Department of Mechanical Engineering and Engineering Science, University of North Carolina at Charlotte, Charlotte, NC, USA.
Center for Biomedical Engineering and Science, University of North Carolina at Charlotte, Charlotte, NC, USA.
Nat Neurosci. 2018 Jul;21(7):941-951. doi: 10.1038/s41593-018-0175-4. Epub 2018 Jun 27.
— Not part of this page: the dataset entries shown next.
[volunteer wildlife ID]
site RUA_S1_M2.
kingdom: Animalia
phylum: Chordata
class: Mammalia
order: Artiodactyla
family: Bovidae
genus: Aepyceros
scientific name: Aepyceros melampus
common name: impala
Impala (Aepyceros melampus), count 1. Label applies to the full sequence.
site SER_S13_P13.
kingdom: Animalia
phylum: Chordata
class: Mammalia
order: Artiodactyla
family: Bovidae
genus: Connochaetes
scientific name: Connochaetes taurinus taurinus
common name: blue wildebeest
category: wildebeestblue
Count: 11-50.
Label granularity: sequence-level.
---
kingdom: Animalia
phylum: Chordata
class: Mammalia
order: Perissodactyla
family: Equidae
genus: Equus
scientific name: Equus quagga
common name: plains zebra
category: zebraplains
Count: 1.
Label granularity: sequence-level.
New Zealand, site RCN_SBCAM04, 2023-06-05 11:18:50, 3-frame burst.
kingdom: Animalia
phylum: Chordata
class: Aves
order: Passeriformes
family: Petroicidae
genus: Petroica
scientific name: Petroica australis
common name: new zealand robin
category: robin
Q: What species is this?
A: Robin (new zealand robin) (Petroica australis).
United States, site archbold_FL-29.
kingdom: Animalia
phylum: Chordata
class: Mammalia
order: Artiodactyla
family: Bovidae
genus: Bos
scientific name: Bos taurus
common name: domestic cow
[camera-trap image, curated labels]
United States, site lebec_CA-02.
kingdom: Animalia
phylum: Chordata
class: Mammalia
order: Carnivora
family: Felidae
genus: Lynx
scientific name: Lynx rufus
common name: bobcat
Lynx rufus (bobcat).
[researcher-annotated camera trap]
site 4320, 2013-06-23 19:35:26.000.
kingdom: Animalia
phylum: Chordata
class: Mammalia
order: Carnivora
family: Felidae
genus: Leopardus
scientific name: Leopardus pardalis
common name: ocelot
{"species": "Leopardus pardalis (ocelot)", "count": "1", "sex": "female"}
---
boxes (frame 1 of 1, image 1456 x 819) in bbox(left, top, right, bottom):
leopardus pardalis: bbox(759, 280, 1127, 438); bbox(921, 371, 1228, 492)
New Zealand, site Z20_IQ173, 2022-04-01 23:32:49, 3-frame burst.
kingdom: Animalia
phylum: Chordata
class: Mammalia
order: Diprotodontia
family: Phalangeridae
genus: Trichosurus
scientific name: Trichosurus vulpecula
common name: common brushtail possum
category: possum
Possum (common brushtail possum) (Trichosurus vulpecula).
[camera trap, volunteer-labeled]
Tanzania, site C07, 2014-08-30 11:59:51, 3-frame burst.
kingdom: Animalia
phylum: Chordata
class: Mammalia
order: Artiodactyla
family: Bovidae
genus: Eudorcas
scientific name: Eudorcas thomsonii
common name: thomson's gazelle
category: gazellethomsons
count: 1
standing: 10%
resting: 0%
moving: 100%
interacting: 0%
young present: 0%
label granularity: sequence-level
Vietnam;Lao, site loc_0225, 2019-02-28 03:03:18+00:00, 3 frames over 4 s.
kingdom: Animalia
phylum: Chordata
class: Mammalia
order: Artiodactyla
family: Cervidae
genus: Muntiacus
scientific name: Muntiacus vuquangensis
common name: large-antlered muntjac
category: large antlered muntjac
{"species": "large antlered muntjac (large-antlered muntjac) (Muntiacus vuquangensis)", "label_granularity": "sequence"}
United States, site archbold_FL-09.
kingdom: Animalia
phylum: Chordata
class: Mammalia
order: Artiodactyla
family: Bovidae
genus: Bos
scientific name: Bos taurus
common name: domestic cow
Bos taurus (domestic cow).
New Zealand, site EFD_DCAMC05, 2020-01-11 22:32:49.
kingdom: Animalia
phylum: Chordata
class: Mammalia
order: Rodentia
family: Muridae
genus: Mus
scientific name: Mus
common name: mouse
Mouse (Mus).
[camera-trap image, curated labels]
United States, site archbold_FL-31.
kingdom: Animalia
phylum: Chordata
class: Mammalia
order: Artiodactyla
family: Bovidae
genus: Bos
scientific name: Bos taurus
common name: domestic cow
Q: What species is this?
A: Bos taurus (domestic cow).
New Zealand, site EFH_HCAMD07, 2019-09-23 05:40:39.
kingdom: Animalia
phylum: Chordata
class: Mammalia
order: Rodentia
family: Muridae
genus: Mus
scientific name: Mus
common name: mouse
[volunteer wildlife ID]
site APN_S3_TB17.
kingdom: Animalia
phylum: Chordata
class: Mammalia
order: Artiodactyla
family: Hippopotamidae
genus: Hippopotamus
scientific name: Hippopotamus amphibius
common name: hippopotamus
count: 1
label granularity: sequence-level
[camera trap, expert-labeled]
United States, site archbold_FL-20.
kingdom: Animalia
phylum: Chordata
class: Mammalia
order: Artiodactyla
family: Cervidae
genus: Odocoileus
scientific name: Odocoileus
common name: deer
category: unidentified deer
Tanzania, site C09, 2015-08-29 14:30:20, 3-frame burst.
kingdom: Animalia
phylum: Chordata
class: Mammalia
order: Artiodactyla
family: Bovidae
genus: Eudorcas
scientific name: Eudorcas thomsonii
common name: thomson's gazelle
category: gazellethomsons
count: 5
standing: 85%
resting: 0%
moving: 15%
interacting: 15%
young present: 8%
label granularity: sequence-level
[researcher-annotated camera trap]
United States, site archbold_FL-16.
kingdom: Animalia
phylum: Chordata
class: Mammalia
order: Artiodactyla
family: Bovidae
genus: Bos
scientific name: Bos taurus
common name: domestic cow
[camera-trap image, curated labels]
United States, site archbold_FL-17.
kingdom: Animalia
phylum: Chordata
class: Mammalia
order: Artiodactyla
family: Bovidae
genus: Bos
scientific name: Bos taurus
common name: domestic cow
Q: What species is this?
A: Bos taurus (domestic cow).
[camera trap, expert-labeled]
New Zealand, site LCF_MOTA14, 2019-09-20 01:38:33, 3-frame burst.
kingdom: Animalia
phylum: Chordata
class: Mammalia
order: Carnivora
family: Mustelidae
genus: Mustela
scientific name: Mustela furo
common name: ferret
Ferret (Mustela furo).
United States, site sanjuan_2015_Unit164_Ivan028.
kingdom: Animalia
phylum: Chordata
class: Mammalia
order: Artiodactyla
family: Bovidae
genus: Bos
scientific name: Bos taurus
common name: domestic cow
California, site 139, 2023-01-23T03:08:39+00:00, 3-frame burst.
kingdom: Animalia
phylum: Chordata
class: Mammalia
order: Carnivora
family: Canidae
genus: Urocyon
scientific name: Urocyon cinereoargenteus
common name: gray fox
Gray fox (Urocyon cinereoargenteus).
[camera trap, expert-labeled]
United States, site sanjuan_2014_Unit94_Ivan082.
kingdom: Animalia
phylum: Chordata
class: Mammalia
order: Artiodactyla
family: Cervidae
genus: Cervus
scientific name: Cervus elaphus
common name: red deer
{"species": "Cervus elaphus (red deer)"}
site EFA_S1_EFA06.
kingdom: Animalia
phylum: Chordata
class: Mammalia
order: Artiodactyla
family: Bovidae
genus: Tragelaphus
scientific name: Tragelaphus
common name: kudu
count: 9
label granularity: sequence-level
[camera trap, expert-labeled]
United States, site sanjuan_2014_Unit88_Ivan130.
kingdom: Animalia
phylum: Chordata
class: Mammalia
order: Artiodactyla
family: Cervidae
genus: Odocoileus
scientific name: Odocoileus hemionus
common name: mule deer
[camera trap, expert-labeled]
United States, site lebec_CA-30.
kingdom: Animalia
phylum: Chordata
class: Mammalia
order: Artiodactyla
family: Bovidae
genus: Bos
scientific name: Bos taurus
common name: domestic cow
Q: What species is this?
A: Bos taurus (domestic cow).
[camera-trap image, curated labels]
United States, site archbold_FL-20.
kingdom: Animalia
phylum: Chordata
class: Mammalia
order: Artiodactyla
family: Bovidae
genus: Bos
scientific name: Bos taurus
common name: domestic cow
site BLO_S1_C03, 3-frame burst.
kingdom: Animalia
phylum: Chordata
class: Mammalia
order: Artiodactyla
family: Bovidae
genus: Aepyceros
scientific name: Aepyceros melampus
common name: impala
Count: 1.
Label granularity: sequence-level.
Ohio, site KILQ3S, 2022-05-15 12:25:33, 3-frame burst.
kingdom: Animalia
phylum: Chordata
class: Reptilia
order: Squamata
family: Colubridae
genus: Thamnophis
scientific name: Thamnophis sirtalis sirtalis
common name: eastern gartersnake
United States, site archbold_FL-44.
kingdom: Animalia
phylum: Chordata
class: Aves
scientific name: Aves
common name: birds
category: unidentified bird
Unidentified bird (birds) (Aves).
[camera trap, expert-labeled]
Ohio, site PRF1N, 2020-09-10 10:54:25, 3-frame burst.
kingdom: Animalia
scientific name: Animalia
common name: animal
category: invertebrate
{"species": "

Alzheimer's disease (AD) is characterized by beta-amyloid accumulation, phosphorylated tau formation, hyperactivation of glial cells, and neuronal loss. The mechanisms of AD pathogenesis, however, remain poorly understood, partially due to the lack of relevant models that can comprehensively recapitulate multistage intercellular interactions in human AD brains. Here we present a new three-dimensional (3D) human AD triculture model using neurons, astrocytes, and microglia in a 3D microfluidic platform. Our model provided key representative AD features: beta-amyloid aggregation, phosphorylated tau accumulation, and neuroinflammatory activity. In particular, the model mirrored microglial recruitment, neurotoxic activities such as axonal cleavage, and NO release damaging AD neurons and astrocytes. Our model will serve to facilitate the development of more precise human brain models for basic mechanistic studies in neural-glial interactions and drug discovery.
阿尔茨海默病(AD)的特征是β-淀粉样蛋白积累、磷酸化 tau 形成、神经胶质细胞过度激活和神经元丧失。然而,AD 发病机制的机制仍不清楚,部分原因是缺乏能够全面再现人类 AD 大脑中多阶段细胞间相互作用的相关模型。在这里,我们使用神经元、星形胶质细胞和小胶质细胞在 3D 微流控平台上展示了一种新的 3D 人类 AD 三细胞培养模型。我们的模型提供了关键的代表性 AD 特征:β-淀粉样蛋白聚集、磷酸化 tau 积累和神经炎症活性。特别是,该模型反映了小胶质细胞的募集、轴突切割等神经毒性活性以及一氧化氮(NO)释放对 AD 神经元和星形胶质细胞的损伤。我们的模型将有助于开发更精确的人类大脑模型,用于神经-胶质相互作用和药物发现的基础机制研究。